The immune response, as with levels of antibodies generated, and the numbers of different immune cell types varied between individuals. It’s expected that younger individuals and those with stronger immune systems show a stronger response.

However, what is important to note is that 95 of the people had at least three out of five immune-system components that could recognize SARS-CoV-2 up to eight months after infection. Vaccine-generated immunity has yet to be shown to match this.

“Several months ago, our studies showed that natural infection induced a strong response, and this study now shows that the responses last,” Dr. Weiskopf said in an interview. “We are hopeful that a similar pattern of responses lasting over time will also emerge for vaccine-induced responses.”

Studies from other reputable institutions have also shown that vaccinating those who had been previously infected does not confer additional benefit in terms of enhanced immune response. Will there be long-term side-effects for these people? That, we don’t know yet. Hopefully not.

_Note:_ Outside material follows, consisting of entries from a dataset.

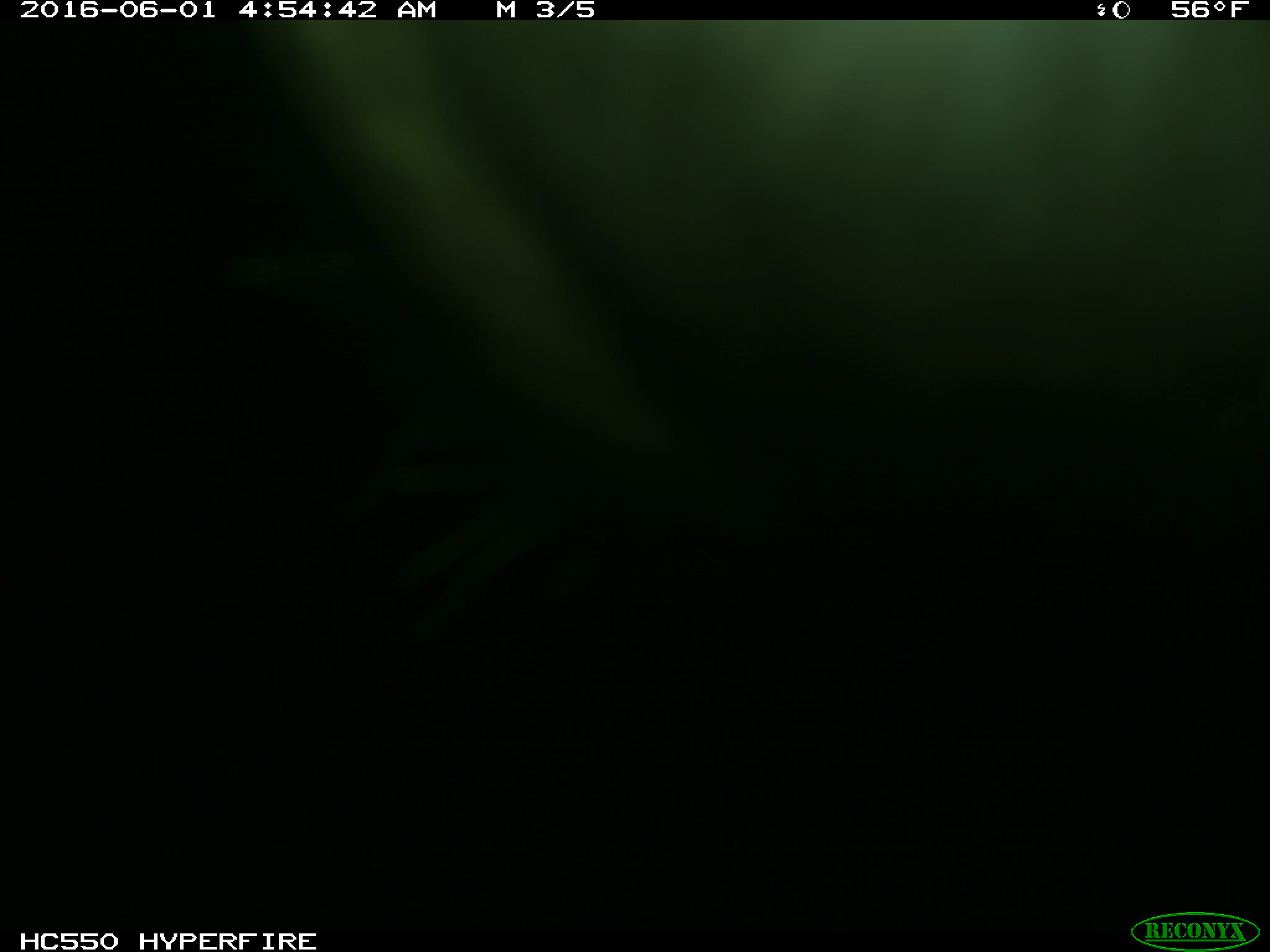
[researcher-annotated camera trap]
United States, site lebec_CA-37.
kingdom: Animalia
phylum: Chordata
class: Mammalia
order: Artiodactyla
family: Bovidae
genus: Bos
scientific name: Bos taurus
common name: domestic cow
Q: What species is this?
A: Bos taurus (domestic cow).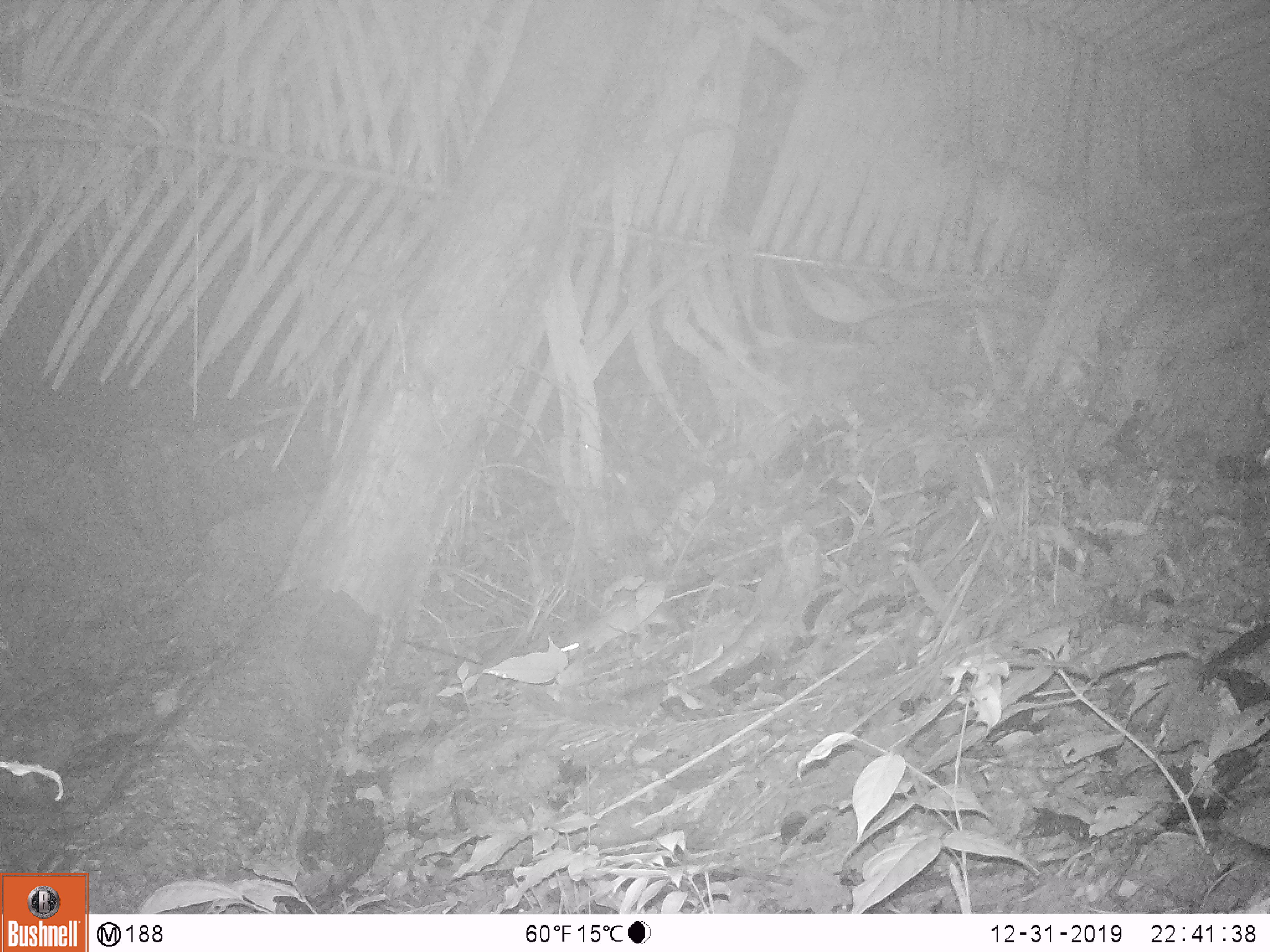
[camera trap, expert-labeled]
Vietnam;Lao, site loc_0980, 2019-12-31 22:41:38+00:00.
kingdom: Animalia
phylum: Chordata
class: Mammalia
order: Rodentia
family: Muridae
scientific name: Muridae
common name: old-world mice and rats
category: unidentified murid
Unidentified murid (old-world mice and rats) (Muridae). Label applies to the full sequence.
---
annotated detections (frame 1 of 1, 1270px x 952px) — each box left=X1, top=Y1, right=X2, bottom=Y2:
unidentified murid: left=560, top=585, right=706, bottom=656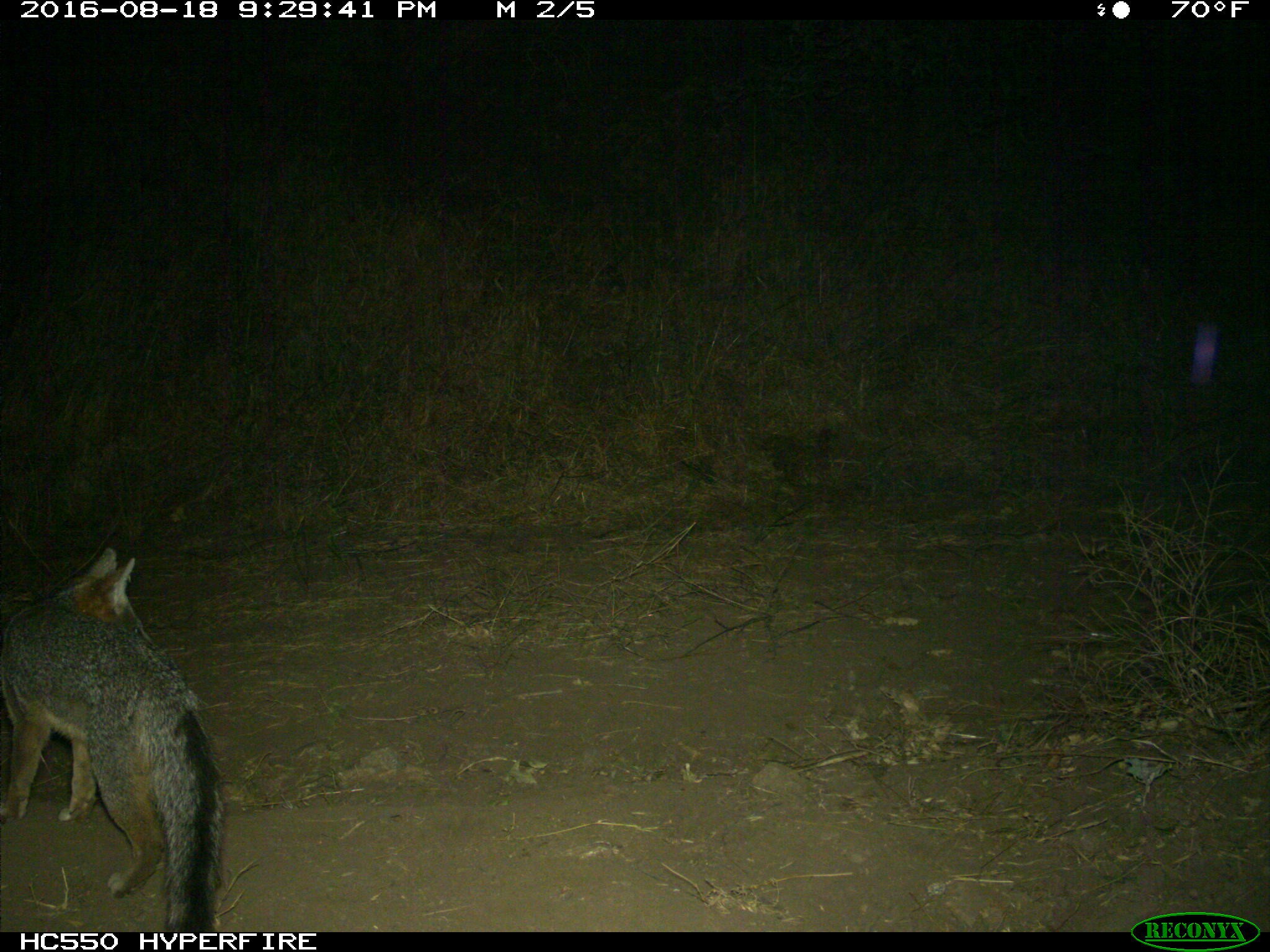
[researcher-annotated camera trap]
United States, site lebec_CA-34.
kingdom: Animalia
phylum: Chordata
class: Mammalia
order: Carnivora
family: Canidae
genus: Urocyon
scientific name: Urocyon cinereoargenteus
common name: gray fox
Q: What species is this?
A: Urocyon cinereoargenteus (gray fox).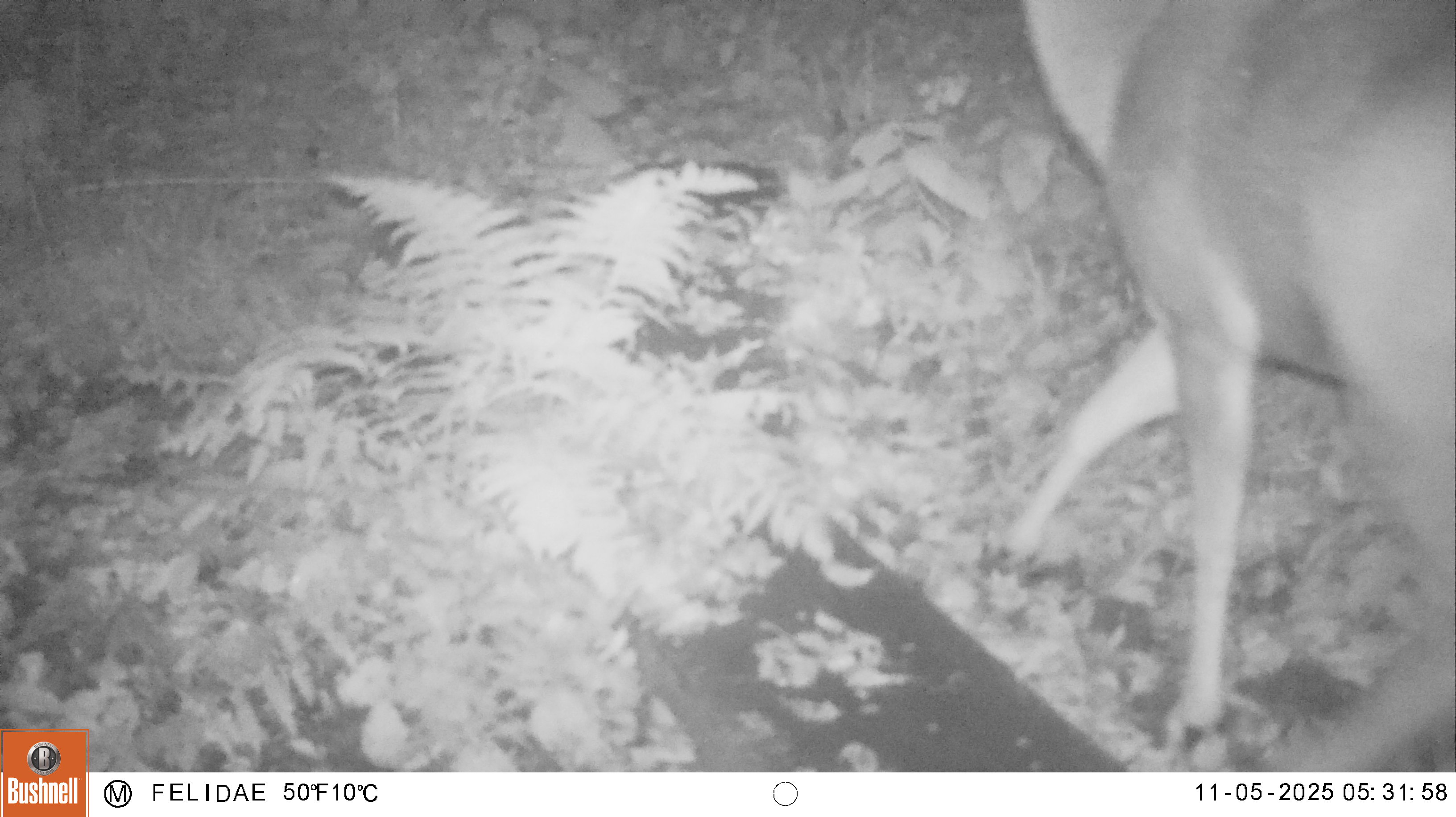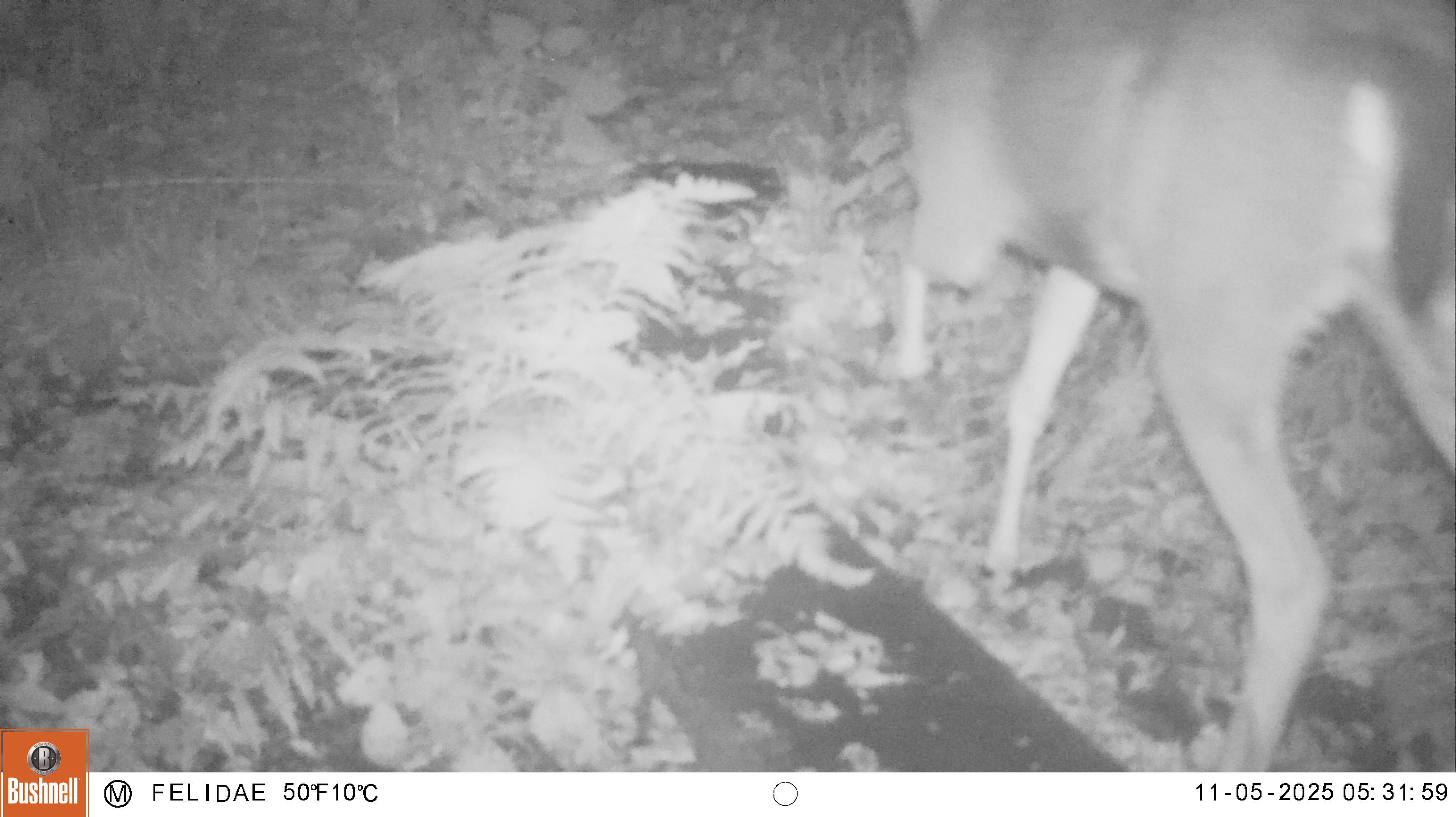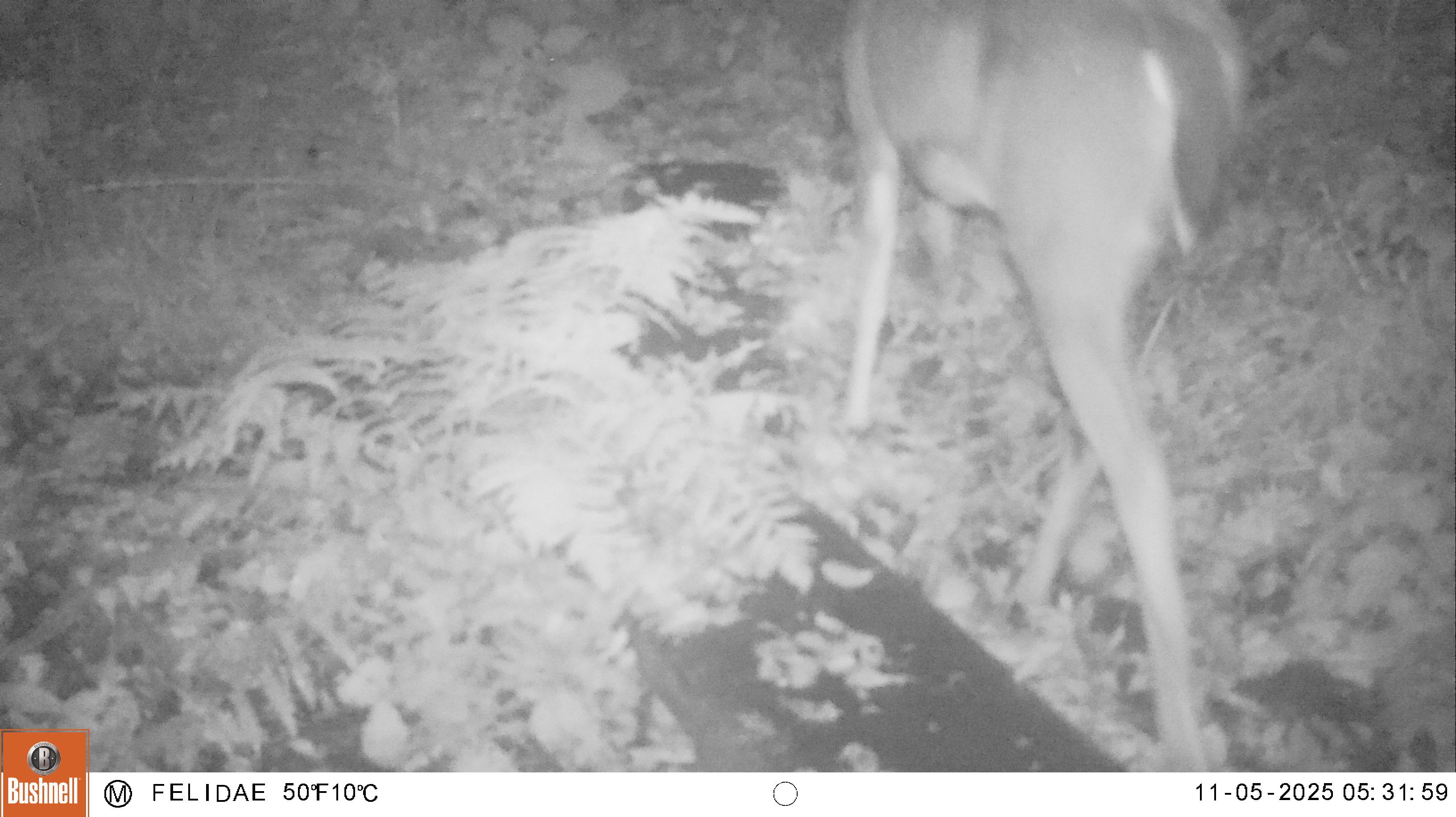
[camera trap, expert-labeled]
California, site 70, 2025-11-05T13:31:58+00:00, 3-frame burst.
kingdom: Animalia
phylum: Chordata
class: Mammalia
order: Artiodactyla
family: Cervidae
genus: Odocoileus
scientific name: Odocoileus hemionus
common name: mule deer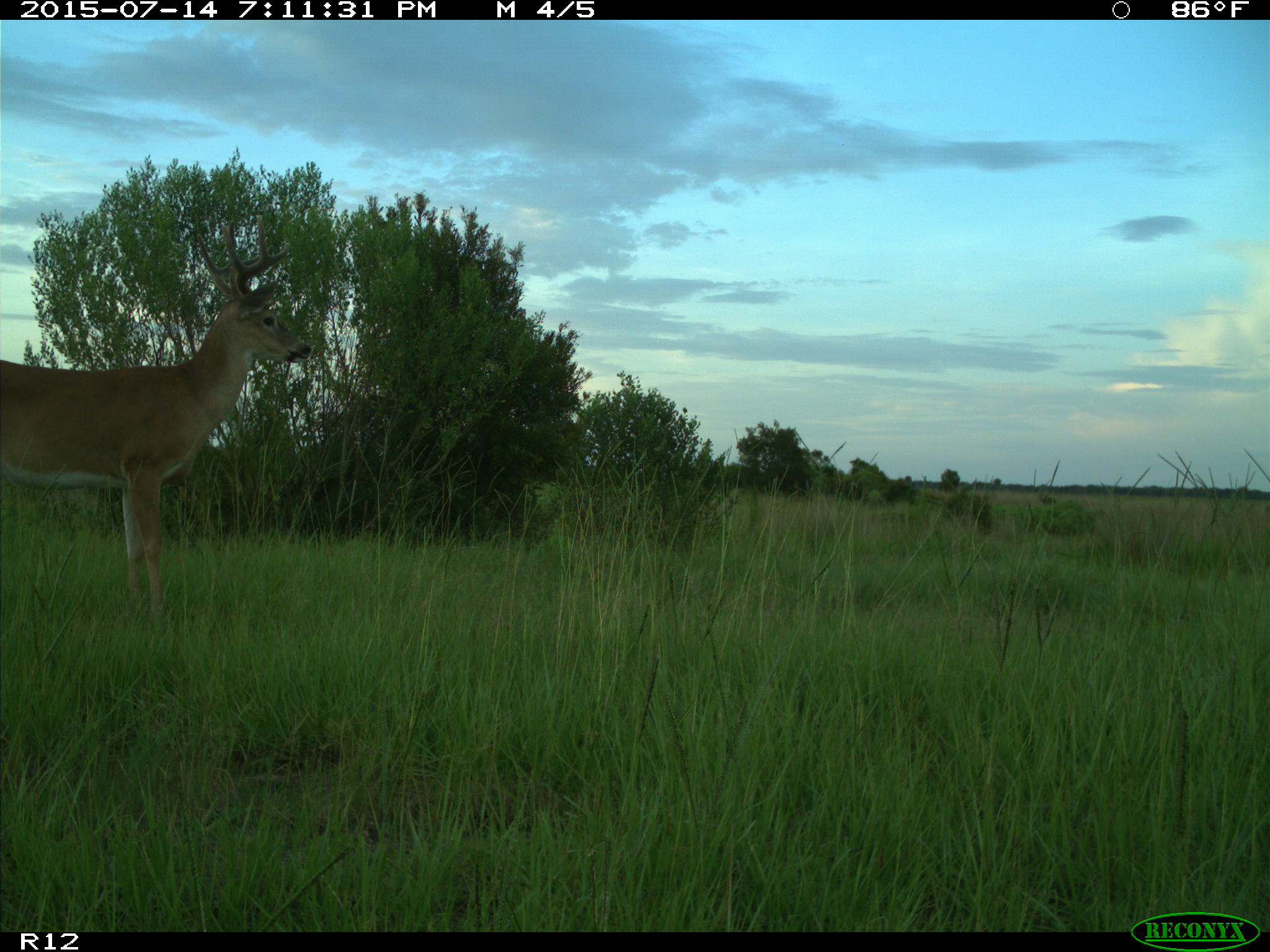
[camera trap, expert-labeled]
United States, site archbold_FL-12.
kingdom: Animalia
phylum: Chordata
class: Mammalia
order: Artiodactyla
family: Cervidae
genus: Odocoileus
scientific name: Odocoileus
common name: deer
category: unidentified deer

Allowing majority of the population to develop natural immunity may be the sure and more effective way to attain herd immunity, not through vaccination alone. We’ve already proposed in previous columns that vaccination-generated immunity only offers transient limited immunity and will require periodic booster doses, which may be difficult to sustain for the majority of the population.

Moving target

Hence, herd immunity with vaccination is like a moving target. Just when you think you’ve reached it, it dashes forward. The more you try to catch up with more vaccination, the faster it moves away with the formation of new, more infectious, possibly more virulent variants, partly triggered by the vaccination. Vaccine resistance may just be a few mutations away.

For the moment, at least for the transient protection it provides, we may continue and reserve vaccination for the high-risk sectors. Meanwhile, we allow the strong and able members of the population to develop a more lasting immunity that can reduce COVID-19 to a seasonal flu.

There was so much death in the Spanish flu pandemic, particularly during the second wave, but mercifully, with modern medicine, we now know how to better treat severe viral infections, and will have a much lower mortality.

Let’s try to learn some lessons from the Spanish flu pandemic. It came in four waves, with the second wave the deadliest. The third and fourth waves were much milder and by the spring of 1920, it was gone.

It looks like history is repeating itself because after the first wave of the Spanish flu pandemic, the scientists then hurriedly came out with a vaccine to control the pandemic. But they were barking up the wrong tree. They thought influenza was caused by a bacteria, not a virus. So they used bacilli in their vaccines.

But after rolling out more than a million doses of their vaccine, they paused and realized that instead of reducing the infections and deaths, they had the big second surge killing more than 20 million people. They then decided to stop the mass vaccination, and after two milder waves, the pandemic faded out and simply became a seasonal endemic.

It’s good the health authorities then recognized their miscalculations early enough and made the right corrective actions. Let not history repeat itself because of men’s folly.